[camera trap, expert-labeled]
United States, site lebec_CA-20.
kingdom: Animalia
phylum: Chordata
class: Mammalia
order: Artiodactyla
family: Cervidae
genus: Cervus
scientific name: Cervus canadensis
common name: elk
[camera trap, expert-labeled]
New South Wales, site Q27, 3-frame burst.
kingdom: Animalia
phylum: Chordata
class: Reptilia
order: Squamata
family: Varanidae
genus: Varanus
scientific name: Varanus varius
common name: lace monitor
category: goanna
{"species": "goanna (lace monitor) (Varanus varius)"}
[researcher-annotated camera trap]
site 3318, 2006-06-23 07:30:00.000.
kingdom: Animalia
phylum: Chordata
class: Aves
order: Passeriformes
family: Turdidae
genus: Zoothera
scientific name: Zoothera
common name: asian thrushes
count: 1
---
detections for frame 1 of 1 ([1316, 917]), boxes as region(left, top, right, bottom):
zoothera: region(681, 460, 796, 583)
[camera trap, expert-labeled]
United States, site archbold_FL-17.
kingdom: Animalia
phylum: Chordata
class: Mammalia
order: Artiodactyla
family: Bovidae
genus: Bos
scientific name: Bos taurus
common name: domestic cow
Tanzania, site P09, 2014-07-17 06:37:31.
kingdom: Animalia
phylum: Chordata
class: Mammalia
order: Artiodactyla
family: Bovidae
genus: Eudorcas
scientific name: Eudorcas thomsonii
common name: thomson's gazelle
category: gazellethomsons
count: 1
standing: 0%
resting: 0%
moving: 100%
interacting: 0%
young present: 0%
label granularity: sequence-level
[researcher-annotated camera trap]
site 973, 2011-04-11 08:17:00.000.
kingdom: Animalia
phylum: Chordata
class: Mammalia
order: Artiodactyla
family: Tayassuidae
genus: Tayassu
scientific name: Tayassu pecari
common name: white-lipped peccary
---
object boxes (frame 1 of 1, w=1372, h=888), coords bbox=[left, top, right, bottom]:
☆ ☆ ☆ ☆ ☆ ☆ ☆
● PROBLEM DETAILS: Each line in the material above must be retyped without alteration.

● EXERCISE ANSWER:
[camera trap, expert-labeled]
United States, site lebec_CA-20.
kingdom: Animalia
phylum: Chordata
class: Mammalia
order: Artiodactyla
family: Cervidae
genus: Cervus
scientific name: Cervus canadensis
common name: elk
[camera trap, expert-labeled]
New South Wales, site Q27, 3-frame burst.
kingdom: Animalia
phylum: Chordata
class: Reptilia
order: Squamata
family: Varanidae
genus: Varanus
scientific name: Varanus varius
common name: lace monitor
category: goanna
{"species": "goanna (lace monitor) (Varanus varius)"}
[researcher-annotated camera trap]
site 3318, 2006-06-23 07:30:00.000.
kingdom: Animalia
phylum: Chordata
class: Aves
order: Passeriformes
family: Turdidae
genus: Zoothera
scientific name: Zoothera
common name: asian thrushes
count: 1
---
detections for frame 1 of 1 ([1316, 917]), boxes as region(left, top, right, bottom):
zoothera: region(681, 460, 796, 583)
[camera trap, expert-labeled]
United States, site archbold_FL-17.
kingdom: Animalia
phylum: Chordata
class: Mammalia
order: Artiodactyla
family: Bovidae
genus: Bos
scientific name: Bos taurus
common name: domestic cow
Tanzania, site P09, 2014-07-17 06:37:31.
kingdom: Animalia
phylum: Chordata
class: Mammalia
order: Artiodactyla
family: Bovidae
genus: Eudorcas
scientific name: Eudorcas thomsonii
common name: thomson's gazelle
category: gazellethomsons
count: 1
standing: 0%
resting: 0%
moving: 100%
interacting: 0%
young present: 0%
label granularity: sequence-level
[researcher-annotated camera trap]
site 973, 2011-04-11 08:17:00.000.
kingdom: Animalia
phylum: Chordata
class: Mammalia
order: Artiodactyla
family: Tayassuidae
genus: Tayassu
scientific name: Tayassu pecari
common name: white-lipped peccary
---
object boxes (frame 1 of 1, w=1372, h=888), coords bbox=[left, top, right, bottom]:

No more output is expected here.